TO DO:
**1.** In the accounting policy note, what method is used to determine gains or losses on sales of securities?
**2.** Resume the accounting policy note on financial statements and securities, starting after its final sentence.

PROVIDED TEXT:

BASIS OF FINANCIAL STATEMENT PRESENTATION
The financial statements have been prepared in conformity with generally
accepted accounting principles. In preparing the financial statements,
management is required to make estimates and assumptions that affect the
reported amounts of assets and liabilities as of the date of the statement of
condition and revenues and expenses for the period. Actual results could differ
significantly from those estimates.
Material estimates that are particularly susceptible to significant change in
the near-term relate to the determination of the allowance for loan losses and
the valuation of real estate acquired in connection with foreclosures or in
satisfaction of loans. In connection with the determination of the allowances
for loan losses and other real estate owned, management obtains independent
appraisals for significant properties.
SECURITIES
Securities include investment securities and mortgage and asset-backed
securities. Effective January 1, 1994, the Bank accounts for securities in
accordance with Statement of Financial Accounting Standards No. 115, "Accounting
for Certain Investments in Debt and Equity Securities" ("SFAS 115"). SFAS 115
requires that securities classified as available for sale be carried at fair
value with unrealized gains and losses reported net of applicable taxes as a
separate component of stockholders' equity.
Management determines the appropriate classification of the securities at the
time of purchase. Securities that may be sold in response to changing market and
interest rate conditions or as part of an overall asset liability strategy are
classified as available for sale. If management has the intent and the Bank has
the ability at the time of purchase to hold securities until maturity, they are
classified as held to maturity and carried at cost, adjusted for amortization of
premiums and accretion of discounts. Any portion of unrealized loss on an
individual security deemed to be other than temporary is recognized as a
realized loss in the period in which such determination is made. Gains or losses
on sales of securities are based upon the specific identification method.

SOURCE DATA:
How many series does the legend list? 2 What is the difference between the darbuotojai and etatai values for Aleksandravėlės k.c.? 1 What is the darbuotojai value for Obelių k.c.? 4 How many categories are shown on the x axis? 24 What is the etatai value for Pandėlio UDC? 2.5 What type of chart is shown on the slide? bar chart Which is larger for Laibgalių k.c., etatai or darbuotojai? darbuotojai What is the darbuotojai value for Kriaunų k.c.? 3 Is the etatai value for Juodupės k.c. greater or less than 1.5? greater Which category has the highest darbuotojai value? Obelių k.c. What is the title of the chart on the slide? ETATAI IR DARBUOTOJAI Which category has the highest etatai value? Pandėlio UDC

EXPECTED OUTPUTS:
**1.** The specific identification method.

**2.**
PREMIUMS AND DISCOUNTS
Premiums and discounts on loans and securities purchased are amortized on a
method that approximates a level yield over the estimated average lives of the
assets.
LOANS
Loans are stated at their outstanding principal amount. Interest income on loans
is accrued and credited to interest income as earned. The accrual of income on
loans is discontinued after the loan becomes 120 days past due or when certain
factors indicate reasonable doubt as to the collectibility of principal and
interest. Once a loan becomes 120 days past due, interest accrued but not
collected is reserved. Subsequent cash receipts are either applied to the
outstanding principal balance or recorded as interest income depending on
management's assessment of the ultimate collectibility of principal and
interest.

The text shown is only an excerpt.